This research compared its novel RS with Harmony Session Clustering Recommender (HSCR) [8], Harmony K-means Session Clustering Recommender (HKSCR) [8], Interleaved Harmony K-means Session Clustering Recommender (IHKSCR) [8], K-means, all k-th order MM (KMM), K-means, MM, and Popularity and Similarity-based Page Rank (KMMPSPR) [30] on CTI dataset for 3 evaluation criteria called accuracy, coverage, and F-measure. The proposed RS has better performance than other techniques in CTI dataset for evaluating the criteria. Moreover, the results of the ACGA have been compared with the Automatic Clustering-based on Differential Evolution (ACDE) [29] and K-means [14] algorithms through the Chou-Su (CS) [4] and novel cluster evaluation criteria of Compactness and Separation Measure of Clustering (CSMC), which indicated that it has a high performance.

Section 2 reviews and analyzes the previous studies in the field. Section 3 deals with the proposed algorithm and its steps. Section 4 discusses time complexity of the proposed algorithms. Section 5 evaluates and analyzes the output of the proposed recommender system. Section 6 concludes the research and provides a number of suggestions for further research.

2 Literature review

Clustering the web sessions is one of the important parts in the web usage mining, which is a technique to discover clusters from the web data. Sessions in web are represented in two vector and non-vector models. Many authors used vector model by binary representation for web sessions, while several web session clustering used non-vector model for clustering sessions. Discovering sequential patterns enclosed in the sessions has been used to predict the probability of the page viewing by various Markov models. The main goal of this research has been to propose a non-vector model for sessions. Since the frequency and page visiting time are connotations of the users’ interest, their combination could affect the recommendation accuracy. Another main objective of the research has been to design an automatic clustering session and use a modified all k-th order MM for predicting pages. To cluster sessions, ACGA method has been used for clustering through ACGA as an optimization problem that aimed to find an optimal part of the solution space, which optimized function and cluster sessions. Each solution in the population had a fitness value that relied on the function to be optimized. This research took the cluster evaluation criterion as fitness function. The CSMC method has been defined as a new validation index, and covered both compactness and separation factors in the clusters. As a sequential decision process, the recommendation process should be implemented by modifying all k-th order MM. This MM combined probability pages in different orders of MM and presented a recommendation with high probability. Here, the research provides a literature review of the web page recommender systems, clustering techniques based on the metaheuristic algorithm, and Markov model.

-- AIM OF THE EXERCISE --
Copy the part of the recommender-system passage that opens with "Section 2 reviews" and closes with "for further research.", putting "computational cost" in place of "time complexity".

-- DATASET CONTENT --
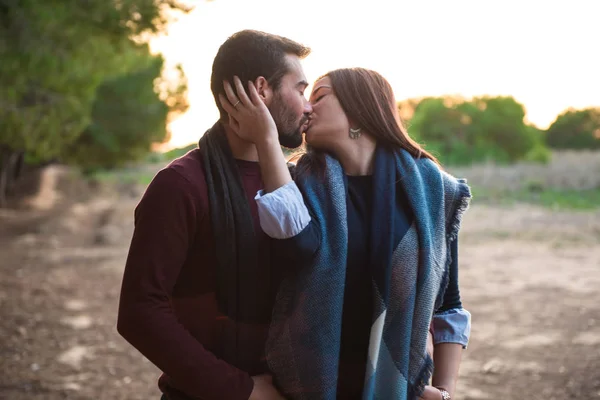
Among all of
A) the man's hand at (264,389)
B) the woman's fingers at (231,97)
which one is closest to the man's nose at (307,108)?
the woman's fingers at (231,97)

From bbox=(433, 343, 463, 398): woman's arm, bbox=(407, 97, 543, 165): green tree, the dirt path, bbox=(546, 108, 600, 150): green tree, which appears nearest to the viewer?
bbox=(433, 343, 463, 398): woman's arm

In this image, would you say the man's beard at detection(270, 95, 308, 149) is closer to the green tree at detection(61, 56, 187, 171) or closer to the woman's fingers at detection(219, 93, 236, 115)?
the woman's fingers at detection(219, 93, 236, 115)

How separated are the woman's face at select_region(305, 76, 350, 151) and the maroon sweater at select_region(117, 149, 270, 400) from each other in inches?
15.7

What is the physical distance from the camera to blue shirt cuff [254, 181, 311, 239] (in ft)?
5.63

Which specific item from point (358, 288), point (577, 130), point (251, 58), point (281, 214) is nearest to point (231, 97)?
point (251, 58)

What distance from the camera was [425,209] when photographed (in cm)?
194

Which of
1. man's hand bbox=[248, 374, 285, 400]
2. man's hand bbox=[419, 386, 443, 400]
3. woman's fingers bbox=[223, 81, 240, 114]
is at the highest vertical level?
woman's fingers bbox=[223, 81, 240, 114]

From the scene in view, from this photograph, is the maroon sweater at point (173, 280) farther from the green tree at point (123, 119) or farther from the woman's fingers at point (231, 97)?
the green tree at point (123, 119)

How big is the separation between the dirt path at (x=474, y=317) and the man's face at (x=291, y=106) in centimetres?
400

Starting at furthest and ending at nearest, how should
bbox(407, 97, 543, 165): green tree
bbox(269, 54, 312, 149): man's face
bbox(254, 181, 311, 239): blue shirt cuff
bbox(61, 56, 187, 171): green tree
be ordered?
bbox(407, 97, 543, 165): green tree < bbox(61, 56, 187, 171): green tree < bbox(269, 54, 312, 149): man's face < bbox(254, 181, 311, 239): blue shirt cuff

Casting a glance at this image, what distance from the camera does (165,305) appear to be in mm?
1742

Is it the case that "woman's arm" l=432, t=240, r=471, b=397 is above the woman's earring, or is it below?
below

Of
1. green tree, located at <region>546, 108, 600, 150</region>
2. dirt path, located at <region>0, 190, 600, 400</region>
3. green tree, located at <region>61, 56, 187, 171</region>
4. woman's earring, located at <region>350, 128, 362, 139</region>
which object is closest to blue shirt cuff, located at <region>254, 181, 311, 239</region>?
woman's earring, located at <region>350, 128, 362, 139</region>

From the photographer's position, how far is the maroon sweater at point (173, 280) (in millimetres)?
1718
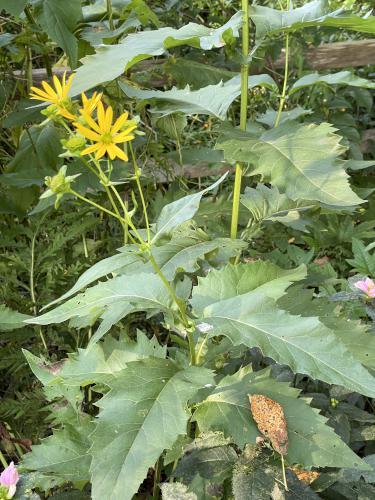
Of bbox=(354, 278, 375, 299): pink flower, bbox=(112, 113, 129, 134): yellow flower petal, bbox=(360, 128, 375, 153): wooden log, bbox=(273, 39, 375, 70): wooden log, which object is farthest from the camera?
bbox=(360, 128, 375, 153): wooden log

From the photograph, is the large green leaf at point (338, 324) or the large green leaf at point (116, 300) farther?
the large green leaf at point (338, 324)

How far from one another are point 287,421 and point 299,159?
41 cm

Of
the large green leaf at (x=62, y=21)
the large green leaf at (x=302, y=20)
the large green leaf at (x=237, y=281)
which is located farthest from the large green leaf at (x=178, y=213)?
the large green leaf at (x=62, y=21)

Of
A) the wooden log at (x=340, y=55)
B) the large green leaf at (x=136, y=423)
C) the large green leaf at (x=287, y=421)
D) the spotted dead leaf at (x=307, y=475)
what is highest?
the large green leaf at (x=136, y=423)

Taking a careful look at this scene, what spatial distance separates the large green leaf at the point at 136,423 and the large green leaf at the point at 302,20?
0.59m

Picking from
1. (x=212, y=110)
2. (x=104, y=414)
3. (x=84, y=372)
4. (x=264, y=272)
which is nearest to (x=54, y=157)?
(x=212, y=110)

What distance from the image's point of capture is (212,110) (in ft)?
3.39

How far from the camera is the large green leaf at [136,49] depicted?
2.74 ft

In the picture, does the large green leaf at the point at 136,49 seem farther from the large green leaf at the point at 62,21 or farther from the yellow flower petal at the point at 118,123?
the large green leaf at the point at 62,21

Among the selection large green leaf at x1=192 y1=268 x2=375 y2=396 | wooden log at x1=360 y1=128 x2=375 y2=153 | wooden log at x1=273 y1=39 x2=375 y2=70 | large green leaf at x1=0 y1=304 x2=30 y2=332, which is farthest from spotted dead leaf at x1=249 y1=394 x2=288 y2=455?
wooden log at x1=360 y1=128 x2=375 y2=153

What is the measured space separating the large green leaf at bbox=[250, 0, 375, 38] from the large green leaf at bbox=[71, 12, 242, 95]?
0.05m

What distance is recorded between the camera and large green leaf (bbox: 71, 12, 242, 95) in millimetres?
836

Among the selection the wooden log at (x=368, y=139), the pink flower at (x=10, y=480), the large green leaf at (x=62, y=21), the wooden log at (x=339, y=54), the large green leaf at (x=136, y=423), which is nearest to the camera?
the large green leaf at (x=136, y=423)

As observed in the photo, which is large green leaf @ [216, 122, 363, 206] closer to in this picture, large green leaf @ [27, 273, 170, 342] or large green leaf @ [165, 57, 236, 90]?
large green leaf @ [27, 273, 170, 342]
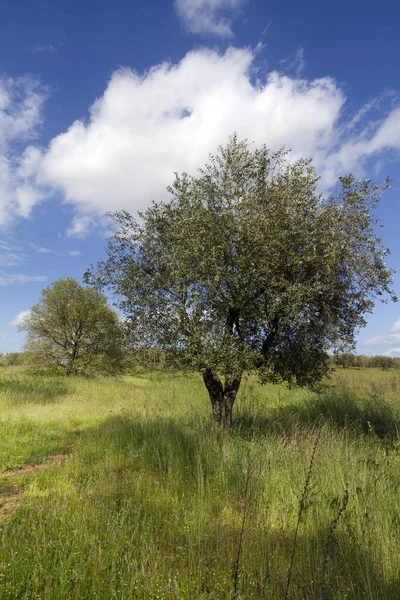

-- REPLY --
Section 2 reviews and analyzes the previous studies in the field. Section 3 deals with the proposed algorithm and its steps. Section 4 discusses computational cost of the proposed algorithms. Section 5 evaluates and analyzes the output of the proposed recommender system. Section 6 concludes the research and provides a number of suggestions for further research.